The .editorconfig builder generates a valid EditorConfig file so every contributor’s editor uses the same indentation, line endings and whitespace rules — regardless of personal settings. Choose your base style, add file-type overrides, then copy or download a ready-to-commit file.
Why .editorconfig belongs in every repository
Without a shared editor configuration, developers on different machines and editors silently disagree on tabs versus spaces, CRLF versus LF, and whether files end with a newline. These differences produce noisy diffs, break linters, and occasionally cause runtime errors (GNU Make breaks on space-indented recipes, Python cares about consistent indentation, YAML rejects tabs). A single .editorconfig file at the root of the repository resolves all of this at save time, before a commit even happens.
How it works
EditorConfig files are read top-down. The builder always emits root = true followed by a [*] section that applies to every file: indent_style, indent_size, end_of_line, charset, trim_trailing_whitespace and insert_final_newline. Editors then apply more specific sections on top — so a [*.md] or [Makefile] block overrides the [*] defaults only for matching files. Because later, more specific matches win, you set sane global defaults once and override only where a file type genuinely differs.
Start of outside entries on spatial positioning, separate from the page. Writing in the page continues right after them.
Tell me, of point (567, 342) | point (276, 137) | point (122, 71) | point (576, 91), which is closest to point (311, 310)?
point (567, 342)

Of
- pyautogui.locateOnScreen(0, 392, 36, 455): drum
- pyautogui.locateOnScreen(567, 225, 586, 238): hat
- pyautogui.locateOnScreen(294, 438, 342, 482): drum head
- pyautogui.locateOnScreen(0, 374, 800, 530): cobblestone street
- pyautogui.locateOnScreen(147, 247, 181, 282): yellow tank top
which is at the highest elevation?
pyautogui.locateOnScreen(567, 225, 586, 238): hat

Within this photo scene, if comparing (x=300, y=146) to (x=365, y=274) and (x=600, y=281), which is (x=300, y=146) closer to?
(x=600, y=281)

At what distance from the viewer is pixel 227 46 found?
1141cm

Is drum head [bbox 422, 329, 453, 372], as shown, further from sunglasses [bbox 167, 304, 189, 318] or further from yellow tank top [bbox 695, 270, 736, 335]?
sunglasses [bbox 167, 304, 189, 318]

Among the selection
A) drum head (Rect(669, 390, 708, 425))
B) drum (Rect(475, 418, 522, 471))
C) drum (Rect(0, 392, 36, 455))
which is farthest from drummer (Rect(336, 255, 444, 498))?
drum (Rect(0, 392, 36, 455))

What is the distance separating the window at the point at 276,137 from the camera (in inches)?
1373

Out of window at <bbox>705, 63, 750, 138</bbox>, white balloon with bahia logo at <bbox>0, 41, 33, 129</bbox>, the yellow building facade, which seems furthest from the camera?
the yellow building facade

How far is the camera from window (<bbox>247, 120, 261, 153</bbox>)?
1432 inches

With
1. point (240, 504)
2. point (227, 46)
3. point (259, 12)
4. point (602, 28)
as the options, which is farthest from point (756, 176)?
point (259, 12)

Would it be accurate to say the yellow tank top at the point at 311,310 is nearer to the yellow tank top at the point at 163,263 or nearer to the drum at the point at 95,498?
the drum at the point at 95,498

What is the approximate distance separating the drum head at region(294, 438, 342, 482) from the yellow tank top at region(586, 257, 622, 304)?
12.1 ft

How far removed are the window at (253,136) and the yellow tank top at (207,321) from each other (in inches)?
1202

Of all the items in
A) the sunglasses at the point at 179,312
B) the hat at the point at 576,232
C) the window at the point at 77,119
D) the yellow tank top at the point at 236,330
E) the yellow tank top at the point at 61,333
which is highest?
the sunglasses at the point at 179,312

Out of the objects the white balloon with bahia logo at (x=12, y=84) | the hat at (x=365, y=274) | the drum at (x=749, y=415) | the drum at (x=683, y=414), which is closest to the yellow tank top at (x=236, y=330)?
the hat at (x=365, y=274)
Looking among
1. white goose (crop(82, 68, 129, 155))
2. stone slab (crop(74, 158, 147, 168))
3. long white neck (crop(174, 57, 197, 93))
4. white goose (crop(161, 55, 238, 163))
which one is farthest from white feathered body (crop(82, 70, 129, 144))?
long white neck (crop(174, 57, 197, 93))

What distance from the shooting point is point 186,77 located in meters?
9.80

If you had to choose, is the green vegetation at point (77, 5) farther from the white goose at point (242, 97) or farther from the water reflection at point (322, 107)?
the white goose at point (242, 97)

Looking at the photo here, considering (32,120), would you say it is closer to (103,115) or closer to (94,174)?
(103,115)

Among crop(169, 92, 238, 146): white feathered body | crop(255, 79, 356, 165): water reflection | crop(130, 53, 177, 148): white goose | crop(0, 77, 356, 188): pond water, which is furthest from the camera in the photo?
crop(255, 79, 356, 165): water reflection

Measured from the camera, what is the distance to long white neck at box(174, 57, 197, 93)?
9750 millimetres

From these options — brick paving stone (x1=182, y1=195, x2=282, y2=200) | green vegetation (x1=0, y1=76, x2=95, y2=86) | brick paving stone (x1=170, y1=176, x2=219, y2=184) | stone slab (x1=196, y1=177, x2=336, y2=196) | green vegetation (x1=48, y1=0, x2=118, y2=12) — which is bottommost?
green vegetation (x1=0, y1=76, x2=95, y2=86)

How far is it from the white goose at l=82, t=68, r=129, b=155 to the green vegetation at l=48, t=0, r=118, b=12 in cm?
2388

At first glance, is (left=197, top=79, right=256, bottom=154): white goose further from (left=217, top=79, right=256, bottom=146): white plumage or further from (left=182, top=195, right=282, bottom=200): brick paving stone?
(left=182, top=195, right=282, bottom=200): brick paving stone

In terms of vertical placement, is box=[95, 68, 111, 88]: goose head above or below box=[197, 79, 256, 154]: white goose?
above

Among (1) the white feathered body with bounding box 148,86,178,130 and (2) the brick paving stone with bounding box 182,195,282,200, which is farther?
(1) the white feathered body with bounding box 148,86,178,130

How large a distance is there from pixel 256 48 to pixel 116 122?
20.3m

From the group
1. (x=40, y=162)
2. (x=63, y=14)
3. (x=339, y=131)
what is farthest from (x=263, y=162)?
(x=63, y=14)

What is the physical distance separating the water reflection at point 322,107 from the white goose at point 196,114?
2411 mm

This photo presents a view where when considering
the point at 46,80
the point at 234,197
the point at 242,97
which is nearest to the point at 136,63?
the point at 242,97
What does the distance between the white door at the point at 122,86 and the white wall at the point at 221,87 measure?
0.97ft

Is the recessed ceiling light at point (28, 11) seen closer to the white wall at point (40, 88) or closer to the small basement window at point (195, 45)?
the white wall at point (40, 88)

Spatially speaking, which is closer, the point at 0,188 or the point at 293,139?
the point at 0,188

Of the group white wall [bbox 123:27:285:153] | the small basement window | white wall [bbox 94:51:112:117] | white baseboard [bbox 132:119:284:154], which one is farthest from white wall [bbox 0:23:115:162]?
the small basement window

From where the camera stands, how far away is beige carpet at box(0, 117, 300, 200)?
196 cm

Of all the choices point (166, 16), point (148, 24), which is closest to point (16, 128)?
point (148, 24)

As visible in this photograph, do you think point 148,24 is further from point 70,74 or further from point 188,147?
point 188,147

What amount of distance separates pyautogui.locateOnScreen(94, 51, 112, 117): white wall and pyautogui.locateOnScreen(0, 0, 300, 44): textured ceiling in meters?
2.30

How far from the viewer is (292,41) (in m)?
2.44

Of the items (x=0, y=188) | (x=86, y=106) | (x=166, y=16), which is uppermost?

File-type overrides and why they matter
Three common overrides ship as toggles:
| Section | Key setting | Reason |
|---|---|---|
[Makefile] | indent_style = tab | GNU Make requires literal tabs in recipe lines; spaces cause a “missing separator” error |
[*.{yml,yaml}] | indent_size = 2 | YAML forbids tab indentation; 2 spaces is the universal YAML convention |
[*.md] | trim_trailing_whitespace = false | Two trailing spaces in Markdown create a hard line break; stripping them silently changes rendered output |
A minimal generated file
root = true
[*]
indent_style = space
indent_size = 2
end_of_line = lf
charset = utf-8
trim_trailing_whitespace = true
insert_final_newline = true
[Makefile]
indent_style = tab
[*.{yml,yaml}]
indent_size = 2
[*.md]
trim_trailing_whitespace = false
Editor support and workflow tips
Most modern editors support EditorConfig natively or via a small plugin:
- VS Code: built-in, no extension needed
- JetBrains IDEs (IntelliJ, WebStorm, etc.): built-in
- Vim/Neovim:
editorconfig-vimplugin - Emacs:
editorconfig-emacspackage
If your rules seem to be ignored, check that the extension is installed and that there is no higher-precedence setting overriding it in your user or workspace settings.
Pair .editorconfig (whitespace and encoding) with a formatter like Prettier or gofmt (full code style) for complete, automated consistency across the team. EditorConfig handles the structural rules; the formatter handles the stylistic ones.